Takeaway: At $0.046–$0.19/min all-in, 5,000 calls/day × 30 min avg × 30 days = 4.5M min/month → $207,000–$855,000/month in direct API costs (self-hosted base ~$207K; fully managed ~$855K). Managed platforms (Vapi at $0.05/min, Retell at $0.055/min) add overhead but eliminate infra work. The break-even for self-hosting via LiveKit + direct APIs vs. managed platforms is around 10,000 minutes/month.

Building up to the design

V1: Naive sequential pipeline

The obvious first design is sequential: record the user's complete utterance, send it to a speech-to-text API, wait for the full transcript, send that to an LLM, wait for the full LLM response, send that to a text-to-speech API, play the audio. This works for a demo.

The latency is:

Silence detection (500ms) + STT batch (400ms) + LLM full response (1,500ms) + TTS batch (300ms) = 2,700ms

That is more than three times the target. No amount of model tuning closes a 3-second gap.

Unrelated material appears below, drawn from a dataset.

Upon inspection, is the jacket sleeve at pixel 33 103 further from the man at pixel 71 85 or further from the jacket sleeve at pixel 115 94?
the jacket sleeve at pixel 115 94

The failure mode is not slowness — it is structure. Every stage waits for the previous one to complete before starting. The solution is not to make each stage faster (though that helps); it is to eliminate the waiting.

V2: Streaming everywhere

The fix is to pipeline every stage. The moment STT produces its first partial transcript word, start feeding it to the LLM. The moment the LLM produces its first sentence, start synthesizing audio. The moment TTS produces its first audio chunk, start streaming it back.

Turn detection (50ms) + STT first word (150ms) → LLM TTFT (200ms) → TTS first chunk (40ms) + network (80ms) ≈ 520ms

This is additive along the critical path but each stage is overlapped with the one before it. Without streaming you wait for each stage to fully complete before the next begins (~2,700ms total); with streaming you only wait for each stage's time-to-first-token before the next stage starts. The result is ~520ms rather than ~2,700ms.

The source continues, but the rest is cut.